Outra ressalva importante feita pelo economista é que o cenário de bonança da economia mundial contribuiu decisivamente nos últimos anos. "É importante notar que esses prêmios só estão nesses níveis porque as taxas de juros de longo prazo estão baixas", ressaltou ele. Ou seja, num cenário de política econômica mais restritiva com maior juro e menor crescimento mundial, as contas mudariam.
"Os métodos confiáveis para estimar o 'equity premium' (prêmio das ações) mostram números positivos, embora menores do que os excessos dos retornos históricos na maioria dos países", observou Campbell. "Esses números, porém, são mensurados em relação a uma taxa de juro de longo prazo média pouco acima de 2%, sendo que, nos anos 90, essa mesma taxa era de 3,5%", destacou o professor. "Em resposta a retornos reais menores, muitos investidores diversificaram agressivamente seus portfólios, mas ainda há recompensas para a diversificação inteligente", disse Campbell.

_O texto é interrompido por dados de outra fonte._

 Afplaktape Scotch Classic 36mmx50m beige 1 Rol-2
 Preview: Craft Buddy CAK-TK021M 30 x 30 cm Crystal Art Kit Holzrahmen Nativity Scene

Ele evitou fazer previsões específicas sobre o mercado brasileiro, que disse conhecer pouco. "Espero aprender mais sobre isso com essa visita", afirmou. Questionado se a recente febre de lançamentos de ações na Bolsa de Valores de São Paulo (Bovespa) não poderia ser sintoma de uma bolha, Campbell disse: "Realmente um 'boom' de IPOs costuma ser um dos sintomas de que pode existir algum tipo de bolha, mas, no caso específico, é preciso analisar com cuidado e não necessariamente se trata disso", afirmou ele. "Há mercados nos quais a base anterior era muito baixa e onde havia uma demanda reprimida grande das companhias por esses recursos do mercado de capitais".
Segundo Delano Franco, diretor da Mellon e que mediou o encontro junto com Marco Bonomo, da FGV, a idéia é trazer mais especialistas estrangeiros para palestras desse tipo. "Há uma receptividade para esse tipo de evento. Os clientes têm uma curiosidade grande sobre visões de especialistas como John Campbell. Isso contribui para diversificar o debate", conclui ele, que já planeja um novo evento para o primeiro semestre do próximo ano.